Ma fille ainée se lève ensuite pour lire le texte que nous avons préparé toutes les trois. Un texte rempli d’anecdotes et de traits de caractère de leur papa.
Puis la famille, mon autre fille pour les lectures, les intentions de prières.
Le supérieur de Dominique clôture les hommages en retraçant la carrière de mon mari et en mettant en avant ses qualités professionnelles et humaines. Il lève enfin la main en direction du cercueil pour lui dire au revoir et étouffe un sanglot en disant que personne ne l’oublierait jamais.
La voix suave de Lalanne bourdonne ensuite un long moment en écho dans ma tête lourde :
"Tu verras, on se retrouvera , on se retrouvera, on se retrouvera..."
Lorsque je relève les yeux, les gens défilent sur deux interminables rangées. Des personnes connues et inconnues, des amis, des voisins, des connaissances, ses collègues, les miens.
Elles sont là les filles de la maison de retraite, elles m’ embrassent, me serrent et je murmure le prénom de chacune à chaque baiser mouillé.
Les chansons de Duteil à leur tour égrainent leurs paroles mélancoliques jusqu'à la dernière bénédiction.
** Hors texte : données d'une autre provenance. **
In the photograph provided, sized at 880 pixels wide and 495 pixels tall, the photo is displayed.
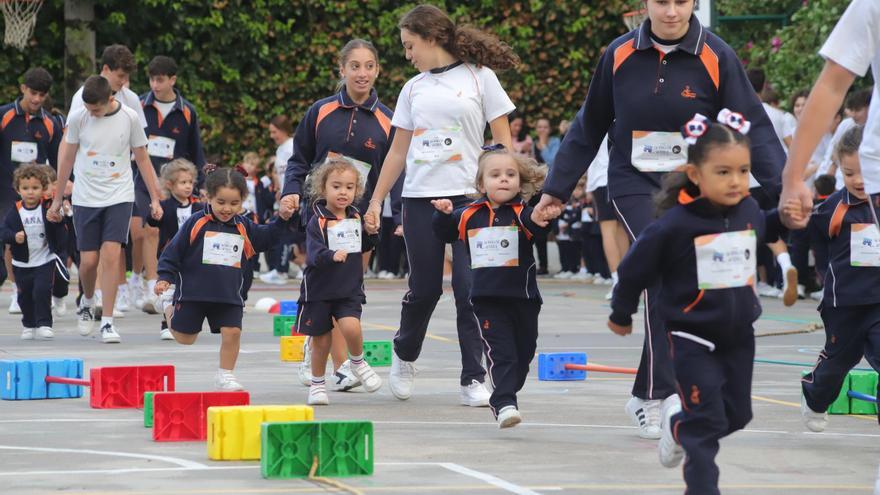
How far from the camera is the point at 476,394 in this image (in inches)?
346

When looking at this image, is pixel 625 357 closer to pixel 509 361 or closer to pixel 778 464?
pixel 509 361

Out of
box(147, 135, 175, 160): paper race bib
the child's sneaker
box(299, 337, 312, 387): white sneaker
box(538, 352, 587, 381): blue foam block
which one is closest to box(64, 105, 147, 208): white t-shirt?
the child's sneaker

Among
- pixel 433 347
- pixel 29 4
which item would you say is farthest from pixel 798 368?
pixel 29 4

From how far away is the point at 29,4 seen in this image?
21.8 metres

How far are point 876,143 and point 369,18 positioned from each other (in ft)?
64.8

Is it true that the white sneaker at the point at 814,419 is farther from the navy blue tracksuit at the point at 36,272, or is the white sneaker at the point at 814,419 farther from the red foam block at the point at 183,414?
the navy blue tracksuit at the point at 36,272

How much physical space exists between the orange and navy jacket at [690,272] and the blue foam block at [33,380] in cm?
416

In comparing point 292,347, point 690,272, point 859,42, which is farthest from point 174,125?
point 859,42

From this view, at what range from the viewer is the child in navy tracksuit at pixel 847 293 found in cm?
779

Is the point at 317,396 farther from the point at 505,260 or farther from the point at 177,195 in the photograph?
the point at 177,195

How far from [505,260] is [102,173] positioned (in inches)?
235

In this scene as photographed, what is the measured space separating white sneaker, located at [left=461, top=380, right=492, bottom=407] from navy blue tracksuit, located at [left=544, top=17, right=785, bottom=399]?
4.62 ft

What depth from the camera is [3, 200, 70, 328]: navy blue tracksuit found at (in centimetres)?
1317

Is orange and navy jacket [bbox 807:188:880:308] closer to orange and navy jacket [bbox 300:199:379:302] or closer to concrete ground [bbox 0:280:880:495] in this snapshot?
concrete ground [bbox 0:280:880:495]
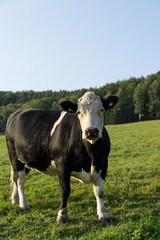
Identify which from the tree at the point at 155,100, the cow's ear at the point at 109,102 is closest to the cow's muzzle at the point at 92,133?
the cow's ear at the point at 109,102

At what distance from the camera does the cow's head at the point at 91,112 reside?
19.5 feet

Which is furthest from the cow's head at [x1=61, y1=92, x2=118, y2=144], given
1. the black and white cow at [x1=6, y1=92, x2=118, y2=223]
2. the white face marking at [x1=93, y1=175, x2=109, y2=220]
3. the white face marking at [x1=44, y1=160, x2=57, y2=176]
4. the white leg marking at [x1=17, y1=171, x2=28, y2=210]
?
the white leg marking at [x1=17, y1=171, x2=28, y2=210]

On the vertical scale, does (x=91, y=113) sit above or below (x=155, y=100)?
below

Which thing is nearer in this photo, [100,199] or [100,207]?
[100,207]

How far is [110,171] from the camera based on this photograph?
1184cm

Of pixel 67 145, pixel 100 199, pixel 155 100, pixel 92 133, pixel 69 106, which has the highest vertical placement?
pixel 155 100

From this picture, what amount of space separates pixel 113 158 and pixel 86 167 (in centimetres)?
954

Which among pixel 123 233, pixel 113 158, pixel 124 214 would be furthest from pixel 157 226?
pixel 113 158

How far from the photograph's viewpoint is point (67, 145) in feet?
22.6

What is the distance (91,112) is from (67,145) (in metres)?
1.03

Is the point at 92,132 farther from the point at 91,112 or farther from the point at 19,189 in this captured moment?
the point at 19,189

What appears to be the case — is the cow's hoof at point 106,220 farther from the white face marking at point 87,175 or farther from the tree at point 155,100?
the tree at point 155,100

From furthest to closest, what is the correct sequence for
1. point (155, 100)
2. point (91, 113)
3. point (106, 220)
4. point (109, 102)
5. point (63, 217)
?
point (155, 100) → point (109, 102) → point (63, 217) → point (106, 220) → point (91, 113)

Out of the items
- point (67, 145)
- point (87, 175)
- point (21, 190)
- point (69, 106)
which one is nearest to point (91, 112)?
point (69, 106)
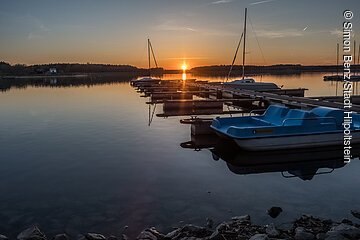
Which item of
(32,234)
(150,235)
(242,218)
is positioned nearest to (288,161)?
(242,218)

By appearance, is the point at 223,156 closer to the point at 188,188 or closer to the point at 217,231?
the point at 188,188

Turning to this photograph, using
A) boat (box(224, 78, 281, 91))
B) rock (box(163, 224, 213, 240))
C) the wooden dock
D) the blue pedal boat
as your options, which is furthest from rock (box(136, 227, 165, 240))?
boat (box(224, 78, 281, 91))

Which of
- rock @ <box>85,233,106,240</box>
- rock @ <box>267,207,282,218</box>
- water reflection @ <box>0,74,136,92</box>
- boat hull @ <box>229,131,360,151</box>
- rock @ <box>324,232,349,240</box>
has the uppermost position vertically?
water reflection @ <box>0,74,136,92</box>

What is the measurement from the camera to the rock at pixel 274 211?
7.50 meters

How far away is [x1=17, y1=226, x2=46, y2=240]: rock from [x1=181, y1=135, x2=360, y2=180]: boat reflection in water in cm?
647

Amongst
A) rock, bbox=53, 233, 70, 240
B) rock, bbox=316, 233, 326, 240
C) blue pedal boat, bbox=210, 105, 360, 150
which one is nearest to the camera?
→ rock, bbox=316, 233, 326, 240

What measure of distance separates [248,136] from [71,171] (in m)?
6.27

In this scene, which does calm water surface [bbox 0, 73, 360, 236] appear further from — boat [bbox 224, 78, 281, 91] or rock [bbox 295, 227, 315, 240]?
boat [bbox 224, 78, 281, 91]

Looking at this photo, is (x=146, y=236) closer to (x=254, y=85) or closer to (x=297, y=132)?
(x=297, y=132)

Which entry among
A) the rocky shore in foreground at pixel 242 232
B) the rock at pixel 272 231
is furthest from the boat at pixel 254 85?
the rock at pixel 272 231

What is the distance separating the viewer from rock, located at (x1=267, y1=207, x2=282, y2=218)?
7.50 m

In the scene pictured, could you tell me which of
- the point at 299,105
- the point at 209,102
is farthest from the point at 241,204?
the point at 209,102

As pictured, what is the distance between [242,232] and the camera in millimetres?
6441

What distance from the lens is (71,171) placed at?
36.6ft
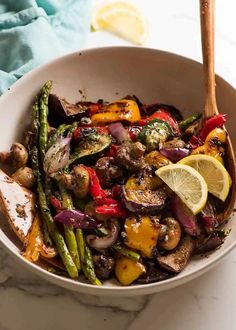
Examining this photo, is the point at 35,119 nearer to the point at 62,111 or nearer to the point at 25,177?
the point at 62,111

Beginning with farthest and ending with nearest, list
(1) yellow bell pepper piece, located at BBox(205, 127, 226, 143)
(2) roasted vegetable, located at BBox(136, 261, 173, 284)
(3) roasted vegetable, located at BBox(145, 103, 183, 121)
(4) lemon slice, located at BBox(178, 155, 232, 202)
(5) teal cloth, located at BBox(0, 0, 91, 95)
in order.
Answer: (5) teal cloth, located at BBox(0, 0, 91, 95) → (3) roasted vegetable, located at BBox(145, 103, 183, 121) → (1) yellow bell pepper piece, located at BBox(205, 127, 226, 143) → (4) lemon slice, located at BBox(178, 155, 232, 202) → (2) roasted vegetable, located at BBox(136, 261, 173, 284)

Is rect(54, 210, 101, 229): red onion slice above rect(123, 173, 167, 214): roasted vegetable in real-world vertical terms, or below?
below

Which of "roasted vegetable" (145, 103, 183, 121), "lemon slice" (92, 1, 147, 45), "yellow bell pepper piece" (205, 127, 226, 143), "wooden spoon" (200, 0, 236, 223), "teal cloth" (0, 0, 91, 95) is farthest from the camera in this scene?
"lemon slice" (92, 1, 147, 45)

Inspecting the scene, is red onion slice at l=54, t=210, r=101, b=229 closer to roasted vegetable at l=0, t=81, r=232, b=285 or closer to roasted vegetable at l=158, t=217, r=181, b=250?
roasted vegetable at l=0, t=81, r=232, b=285

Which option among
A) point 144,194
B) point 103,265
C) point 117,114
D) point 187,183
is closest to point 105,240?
point 103,265

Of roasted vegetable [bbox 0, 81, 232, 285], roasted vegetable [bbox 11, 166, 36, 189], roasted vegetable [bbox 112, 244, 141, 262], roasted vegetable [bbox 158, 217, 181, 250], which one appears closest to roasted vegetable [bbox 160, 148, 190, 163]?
roasted vegetable [bbox 0, 81, 232, 285]

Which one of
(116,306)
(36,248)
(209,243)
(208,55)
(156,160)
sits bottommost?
(116,306)
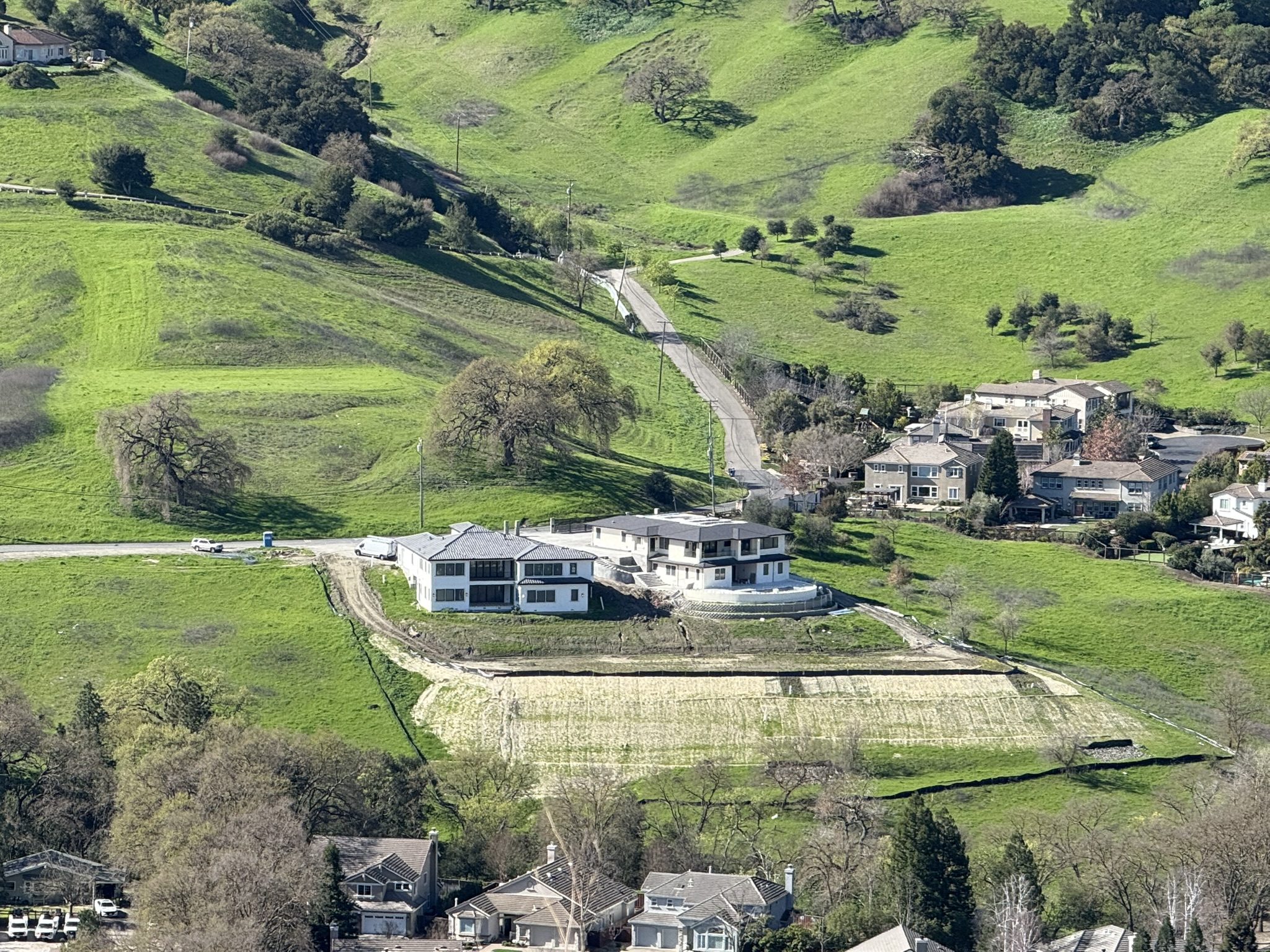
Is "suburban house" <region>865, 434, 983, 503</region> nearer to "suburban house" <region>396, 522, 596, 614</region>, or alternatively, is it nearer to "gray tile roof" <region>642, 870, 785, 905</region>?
"suburban house" <region>396, 522, 596, 614</region>

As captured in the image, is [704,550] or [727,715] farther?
[704,550]

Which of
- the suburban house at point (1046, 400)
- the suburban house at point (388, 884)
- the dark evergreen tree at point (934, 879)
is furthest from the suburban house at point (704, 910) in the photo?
the suburban house at point (1046, 400)

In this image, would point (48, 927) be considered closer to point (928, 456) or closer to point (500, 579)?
point (500, 579)

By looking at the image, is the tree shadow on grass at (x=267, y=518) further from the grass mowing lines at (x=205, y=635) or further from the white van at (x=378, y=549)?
the grass mowing lines at (x=205, y=635)

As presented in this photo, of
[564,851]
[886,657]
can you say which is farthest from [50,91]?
[564,851]

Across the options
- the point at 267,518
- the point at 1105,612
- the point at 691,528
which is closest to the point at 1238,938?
the point at 1105,612
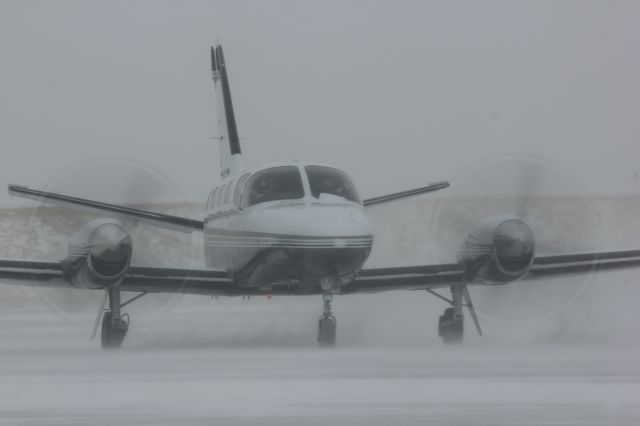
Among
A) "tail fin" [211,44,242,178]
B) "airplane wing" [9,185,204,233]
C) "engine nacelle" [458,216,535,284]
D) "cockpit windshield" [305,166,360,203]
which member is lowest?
"engine nacelle" [458,216,535,284]

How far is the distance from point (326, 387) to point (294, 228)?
18.7 ft

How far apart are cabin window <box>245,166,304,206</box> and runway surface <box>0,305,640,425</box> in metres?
2.40

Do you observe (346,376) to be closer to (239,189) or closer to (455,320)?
(239,189)

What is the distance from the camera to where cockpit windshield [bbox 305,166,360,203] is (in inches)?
705

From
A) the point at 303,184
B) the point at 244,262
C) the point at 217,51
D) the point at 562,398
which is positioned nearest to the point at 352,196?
the point at 303,184

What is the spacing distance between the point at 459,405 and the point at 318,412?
1.27m

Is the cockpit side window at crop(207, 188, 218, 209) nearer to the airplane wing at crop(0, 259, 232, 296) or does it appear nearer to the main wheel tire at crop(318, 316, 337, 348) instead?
the airplane wing at crop(0, 259, 232, 296)

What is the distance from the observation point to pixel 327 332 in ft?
58.4

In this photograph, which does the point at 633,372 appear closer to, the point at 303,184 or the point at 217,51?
the point at 303,184

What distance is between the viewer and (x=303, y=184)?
17906 millimetres

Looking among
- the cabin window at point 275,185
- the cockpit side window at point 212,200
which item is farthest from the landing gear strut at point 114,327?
the cabin window at point 275,185

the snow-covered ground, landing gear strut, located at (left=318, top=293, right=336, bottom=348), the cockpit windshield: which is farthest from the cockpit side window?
landing gear strut, located at (left=318, top=293, right=336, bottom=348)

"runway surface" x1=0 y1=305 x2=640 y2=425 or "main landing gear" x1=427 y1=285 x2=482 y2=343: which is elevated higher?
"main landing gear" x1=427 y1=285 x2=482 y2=343

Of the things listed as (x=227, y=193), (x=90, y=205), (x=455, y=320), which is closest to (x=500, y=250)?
(x=455, y=320)
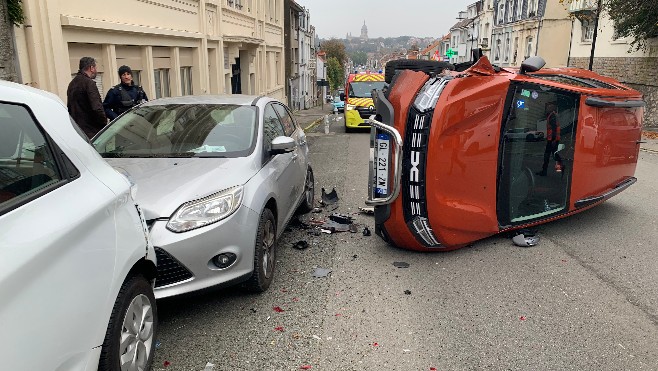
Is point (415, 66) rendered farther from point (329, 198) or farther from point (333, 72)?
point (333, 72)

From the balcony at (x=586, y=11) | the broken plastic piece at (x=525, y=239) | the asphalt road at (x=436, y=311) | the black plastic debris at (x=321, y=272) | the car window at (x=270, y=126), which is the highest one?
the balcony at (x=586, y=11)

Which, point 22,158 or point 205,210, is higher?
point 22,158

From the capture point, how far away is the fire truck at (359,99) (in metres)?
17.8

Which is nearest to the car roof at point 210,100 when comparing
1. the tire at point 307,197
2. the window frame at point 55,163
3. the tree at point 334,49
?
the tire at point 307,197

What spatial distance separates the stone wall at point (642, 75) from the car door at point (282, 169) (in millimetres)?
20033

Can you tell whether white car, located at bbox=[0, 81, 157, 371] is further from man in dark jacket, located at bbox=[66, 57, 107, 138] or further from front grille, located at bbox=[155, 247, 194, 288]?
man in dark jacket, located at bbox=[66, 57, 107, 138]

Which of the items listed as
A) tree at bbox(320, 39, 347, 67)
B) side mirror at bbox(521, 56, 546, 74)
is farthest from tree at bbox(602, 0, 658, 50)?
tree at bbox(320, 39, 347, 67)

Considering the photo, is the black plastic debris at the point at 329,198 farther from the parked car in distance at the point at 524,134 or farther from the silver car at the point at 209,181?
the parked car in distance at the point at 524,134

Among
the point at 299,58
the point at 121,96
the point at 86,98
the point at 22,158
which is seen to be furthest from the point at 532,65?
the point at 299,58

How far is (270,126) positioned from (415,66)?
1.67 m

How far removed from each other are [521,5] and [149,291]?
1674 inches

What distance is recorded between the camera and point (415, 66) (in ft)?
16.6

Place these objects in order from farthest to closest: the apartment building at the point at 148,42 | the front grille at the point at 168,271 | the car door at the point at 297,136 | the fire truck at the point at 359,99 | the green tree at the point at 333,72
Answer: the green tree at the point at 333,72
the fire truck at the point at 359,99
the apartment building at the point at 148,42
the car door at the point at 297,136
the front grille at the point at 168,271

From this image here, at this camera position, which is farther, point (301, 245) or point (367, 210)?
point (367, 210)
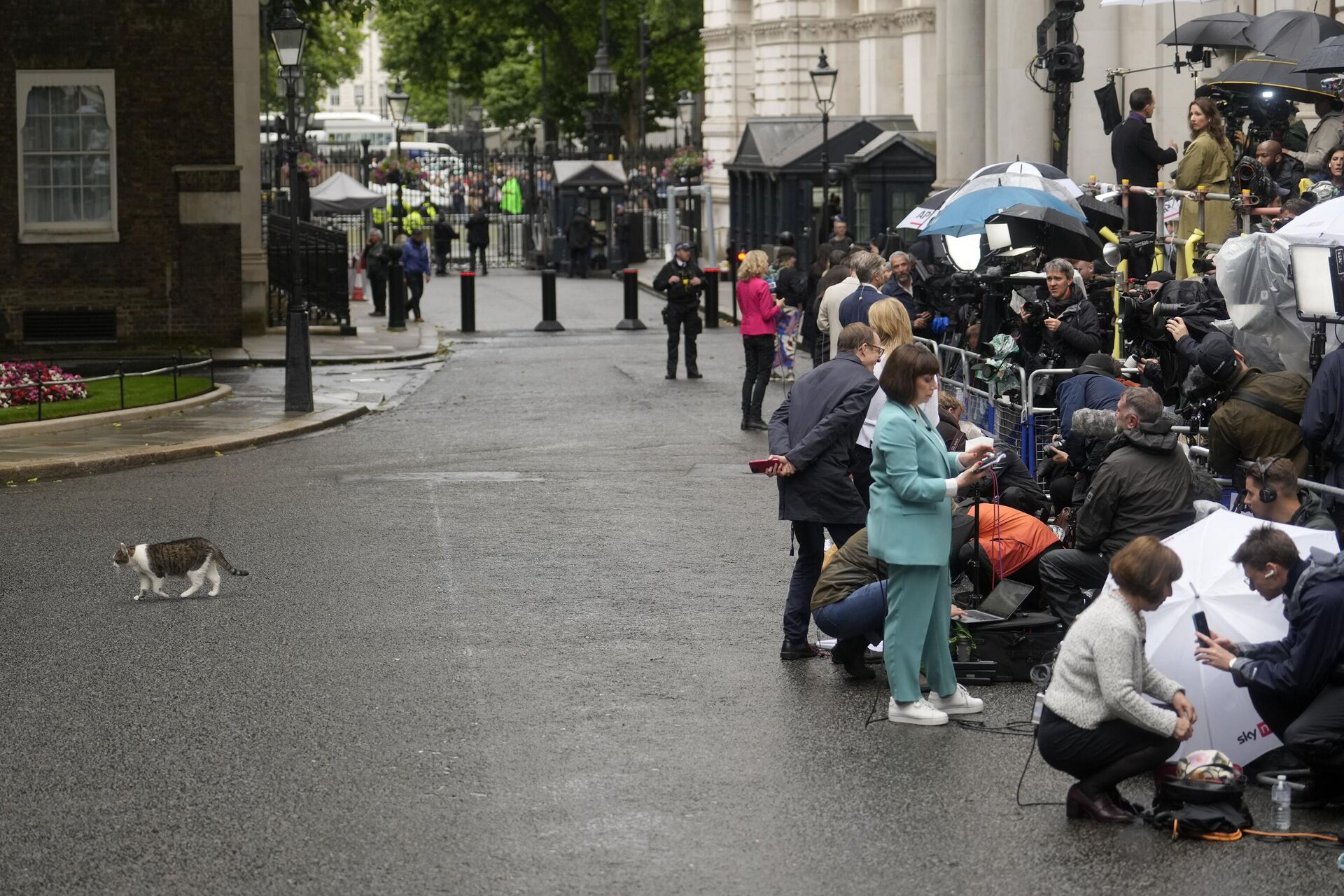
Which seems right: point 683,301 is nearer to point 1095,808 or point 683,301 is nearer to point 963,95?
point 963,95

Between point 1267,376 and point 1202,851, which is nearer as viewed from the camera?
point 1202,851

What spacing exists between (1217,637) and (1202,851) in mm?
1043

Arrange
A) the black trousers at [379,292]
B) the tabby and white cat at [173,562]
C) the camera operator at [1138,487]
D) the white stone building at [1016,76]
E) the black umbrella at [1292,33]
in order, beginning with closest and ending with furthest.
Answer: the camera operator at [1138,487] → the tabby and white cat at [173,562] → the black umbrella at [1292,33] → the white stone building at [1016,76] → the black trousers at [379,292]

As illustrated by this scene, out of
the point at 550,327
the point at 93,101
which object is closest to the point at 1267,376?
the point at 93,101

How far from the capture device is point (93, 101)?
2616 cm

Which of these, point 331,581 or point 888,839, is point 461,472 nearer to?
point 331,581

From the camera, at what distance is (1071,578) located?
32.2 feet

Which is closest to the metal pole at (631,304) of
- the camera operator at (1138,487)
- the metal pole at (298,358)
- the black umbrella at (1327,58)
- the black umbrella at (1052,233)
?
the metal pole at (298,358)

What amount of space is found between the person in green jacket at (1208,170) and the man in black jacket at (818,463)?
669 cm

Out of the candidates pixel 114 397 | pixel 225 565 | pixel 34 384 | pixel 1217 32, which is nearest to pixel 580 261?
pixel 114 397

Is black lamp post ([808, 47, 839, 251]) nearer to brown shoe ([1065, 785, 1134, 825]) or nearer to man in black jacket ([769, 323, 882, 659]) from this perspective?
man in black jacket ([769, 323, 882, 659])

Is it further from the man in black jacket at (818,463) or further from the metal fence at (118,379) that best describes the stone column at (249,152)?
the man in black jacket at (818,463)

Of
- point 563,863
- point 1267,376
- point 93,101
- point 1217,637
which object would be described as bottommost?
point 563,863

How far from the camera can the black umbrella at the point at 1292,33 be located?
15648 mm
Chaque chanson de ce CD, qui date de l'année de notre mariage, semble avoir été conçue pour les obsèques de mon chéri.
Dehors, le monde est toujours là et regarde le cercueil regagné le corbillard et le monde nous regarde regarder le cercueil.
La foule se disperse tandis qu'avec les proches nous nous rendons à pieds au cimetière.
Tout au fond dans le nouveau carré, un grand trou est creusé au milieu d'une prairie remplie de pissenlits. Mon cœur à nouveau rate des battements lorsque je comprends que c'est la dernière demeure de mon mari.
Mon gendre gratte un morceau triste de sa composition et tous ensemble nous lisons deux beaux poèmes.
La jeune femme des pompes funèbres nous tend ensuite des roses que nous jetons au fond du trou.
Je m’approche en dernier pour lancer mon petit bouquet composé d'une Véronique et d’une rose rouge, celui là même qui est resté toute la semaine près de Dominique au funérarium.
Quelque temps plus tard ma plus jeune fille m'écrivait:
C'est tellement dur de parler de papa au passé. Quand j'ai vu le cercueil au fond du trou, je n'avais qu'une envie, pouvoir le rouvrir pour encore le revoir.
Maintenant Papa a pris le chemin des anges, il nous protège de là haut
Le fossoyeur recouvre le trou d'une grande tôle ondulée et les pompes funèbres installent les gerbes, les coupes, les plaques et les bouquets.
Repose en paix mon chéri sous ce beau parterre odorant et coloré, dans quelques temps tu auras une vrai tombe (mais ce n'est pas pressé).